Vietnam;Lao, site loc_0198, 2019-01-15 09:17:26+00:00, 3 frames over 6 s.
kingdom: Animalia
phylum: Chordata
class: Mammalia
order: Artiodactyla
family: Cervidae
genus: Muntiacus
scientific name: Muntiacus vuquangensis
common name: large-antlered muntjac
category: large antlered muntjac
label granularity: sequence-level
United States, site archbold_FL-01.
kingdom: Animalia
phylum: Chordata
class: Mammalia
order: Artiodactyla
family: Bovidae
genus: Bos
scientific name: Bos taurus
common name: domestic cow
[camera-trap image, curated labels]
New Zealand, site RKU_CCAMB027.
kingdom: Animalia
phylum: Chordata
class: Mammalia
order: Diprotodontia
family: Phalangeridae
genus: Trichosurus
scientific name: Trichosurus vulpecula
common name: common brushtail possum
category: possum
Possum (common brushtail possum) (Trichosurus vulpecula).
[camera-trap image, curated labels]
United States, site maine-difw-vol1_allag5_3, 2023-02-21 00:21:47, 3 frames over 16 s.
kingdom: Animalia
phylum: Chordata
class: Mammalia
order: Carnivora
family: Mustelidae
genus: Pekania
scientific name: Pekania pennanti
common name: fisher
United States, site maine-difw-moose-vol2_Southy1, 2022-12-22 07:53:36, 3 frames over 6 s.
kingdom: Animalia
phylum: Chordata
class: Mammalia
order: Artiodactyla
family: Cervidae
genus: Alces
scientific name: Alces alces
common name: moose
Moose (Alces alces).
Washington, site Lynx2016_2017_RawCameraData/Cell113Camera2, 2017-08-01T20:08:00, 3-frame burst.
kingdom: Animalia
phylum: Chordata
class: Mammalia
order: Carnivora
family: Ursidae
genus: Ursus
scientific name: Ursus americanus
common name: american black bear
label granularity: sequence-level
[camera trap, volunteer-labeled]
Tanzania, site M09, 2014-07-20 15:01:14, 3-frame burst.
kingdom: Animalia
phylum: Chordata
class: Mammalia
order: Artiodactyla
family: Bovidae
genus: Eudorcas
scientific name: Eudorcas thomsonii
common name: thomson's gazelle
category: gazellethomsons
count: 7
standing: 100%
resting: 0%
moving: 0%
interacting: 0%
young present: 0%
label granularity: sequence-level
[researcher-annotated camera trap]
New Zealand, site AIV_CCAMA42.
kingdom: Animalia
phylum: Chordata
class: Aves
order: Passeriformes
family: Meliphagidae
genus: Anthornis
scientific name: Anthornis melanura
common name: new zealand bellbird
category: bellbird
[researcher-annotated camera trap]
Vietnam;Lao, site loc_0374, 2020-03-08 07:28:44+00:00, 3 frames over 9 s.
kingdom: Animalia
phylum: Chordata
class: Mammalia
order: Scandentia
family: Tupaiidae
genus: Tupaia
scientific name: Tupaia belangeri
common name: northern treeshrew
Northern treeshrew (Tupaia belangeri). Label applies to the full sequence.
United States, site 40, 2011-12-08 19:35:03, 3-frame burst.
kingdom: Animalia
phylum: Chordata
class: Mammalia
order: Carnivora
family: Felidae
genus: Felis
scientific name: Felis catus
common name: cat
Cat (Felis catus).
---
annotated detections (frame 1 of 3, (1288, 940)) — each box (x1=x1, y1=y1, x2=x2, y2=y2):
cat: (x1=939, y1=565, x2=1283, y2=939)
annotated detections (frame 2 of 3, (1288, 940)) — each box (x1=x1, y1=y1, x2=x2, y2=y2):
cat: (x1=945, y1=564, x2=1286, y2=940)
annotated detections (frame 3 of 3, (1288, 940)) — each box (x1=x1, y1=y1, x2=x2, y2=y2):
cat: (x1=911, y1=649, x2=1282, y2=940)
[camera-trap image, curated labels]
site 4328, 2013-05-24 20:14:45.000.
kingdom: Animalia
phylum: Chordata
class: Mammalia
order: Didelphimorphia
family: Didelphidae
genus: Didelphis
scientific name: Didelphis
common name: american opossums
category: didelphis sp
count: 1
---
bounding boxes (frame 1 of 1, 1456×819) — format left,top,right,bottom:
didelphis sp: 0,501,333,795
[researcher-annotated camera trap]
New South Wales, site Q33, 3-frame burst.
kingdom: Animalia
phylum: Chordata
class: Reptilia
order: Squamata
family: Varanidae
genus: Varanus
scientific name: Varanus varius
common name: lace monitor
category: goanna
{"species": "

● ● ● ● ● ● ●

* Try it
Without changing a single word, reproduce the entries above.

* Result
Vietnam;Lao, site loc_0198, 2019-01-15 09:17:26+00:00, 3 frames over 6 s.
kingdom: Animalia
phylum: Chordata
class: Mammalia
order: Artiodactyla
family: Cervidae
genus: Muntiacus
scientific name: Muntiacus vuquangensis
common name: large-antlered muntjac
category: large antlered muntjac
label granularity: sequence-level
United States, site archbold_FL-01.
kingdom: Animalia
phylum: Chordata
class: Mammalia
order: Artiodactyla
family: Bovidae
genus: Bos
scientific name: Bos taurus
common name: domestic cow
[camera-trap image, curated labels]
New Zealand, site RKU_CCAMB027.
kingdom: Animalia
phylum: Chordata
class: Mammalia
order: Diprotodontia
family: Phalangeridae
genus: Trichosurus
scientific name: Trichosurus vulpecula
common name: common brushtail possum
category: possum
Possum (common brushtail possum) (Trichosurus vulpecula).
[camera-trap image, curated labels]
United States, site maine-difw-vol1_allag5_3, 2023-02-21 00:21:47, 3 frames over 16 s.
kingdom: Animalia
phylum: Chordata
class: Mammalia
order: Carnivora
family: Mustelidae
genus: Pekania
scientific name: Pekania pennanti
common name: fisher
United States, site maine-difw-moose-vol2_Southy1, 2022-12-22 07:53:36, 3 frames over 6 s.
kingdom: Animalia
phylum: Chordata
class: Mammalia
order: Artiodactyla
family: Cervidae
genus: Alces
scientific name: Alces alces
common name: moose
Moose (Alces alces).
Washington, site Lynx2016_2017_RawCameraData/Cell113Camera2, 2017-08-01T20:08:00, 3-frame burst.
kingdom: Animalia
phylum: Chordata
class: Mammalia
order: Carnivora
family: Ursidae
genus: Ursus
scientific name: Ursus americanus
common name: american black bear
label granularity: sequence-level
[camera trap, volunteer-labeled]
Tanzania, site M09, 2014-07-20 15:01:14, 3-frame burst.
kingdom: Animalia
phylum: Chordata
class: Mammalia
order: Artiodactyla
family: Bovidae
genus: Eudorcas
scientific name: Eudorcas thomsonii
common name: thomson's gazelle
category: gazellethomsons
count: 7
standing: 100%
resting: 0%
moving: 0%
interacting: 0%
young present: 0%
label granularity: sequence-level
[researcher-annotated camera trap]
New Zealand, site AIV_CCAMA42.
kingdom: Animalia
phylum: Chordata
class: Aves
order: Passeriformes
family: Meliphagidae
genus: Anthornis
scientific name: Anthornis melanura
common name: new zealand bellbird
category: bellbird
[researcher-annotated camera trap]
Vietnam;Lao, site loc_0374, 2020-03-08 07:28:44+00:00, 3 frames over 9 s.
kingdom: Animalia
phylum: Chordata
class: Mammalia
order: Scandentia
family: Tupaiidae
genus: Tupaia
scientific name: Tupaia belangeri
common name: northern treeshrew
Northern treeshrew (Tupaia belangeri). Label applies to the full sequence.
United States, site 40, 2011-12-08 19:35:03, 3-frame burst.
kingdom: Animalia
phylum: Chordata
class: Mammalia
order: Carnivora
family: Felidae
genus: Felis
scientific name: Felis catus
common name: cat
Cat (Felis catus).
---
annotated detections (frame 1 of 3, (1288, 940)) — each box (x1=x1, y1=y1, x2=x2, y2=y2):
cat: (x1=939, y1=565, x2=1283, y2=939)
annotated detections (frame 2 of 3, (1288, 940)) — each box (x1=x1, y1=y1, x2=x2, y2=y2):
cat: (x1=945, y1=564, x2=1286, y2=940)
annotated detections (frame 3 of 3, (1288, 940)) — each box (x1=x1, y1=y1, x2=x2, y2=y2):
cat: (x1=911, y1=649, x2=1282, y2=940)
[camera-trap image, curated labels]
site 4328, 2013-05-24 20:14:45.000.
kingdom: Animalia
phylum: Chordata
class: Mammalia
order: Didelphimorphia
family: Didelphidae
genus: Didelphis
scientific name: Didelphis
common name: american opossums
category: didelphis sp
count: 1
---
bounding boxes (frame 1 of 1, 1456×819) — format left,top,right,bottom:
didelphis sp: 0,501,333,795
[researcher-annotated camera trap]
New South Wales, site Q33, 3-frame burst.
kingdom: Animalia
phylum: Chordata
class: Reptilia
order: Squamata
family: Varanidae
genus: Varanus
scientific name: Varanus varius
common name: lace monitor
category: goanna
{"species": "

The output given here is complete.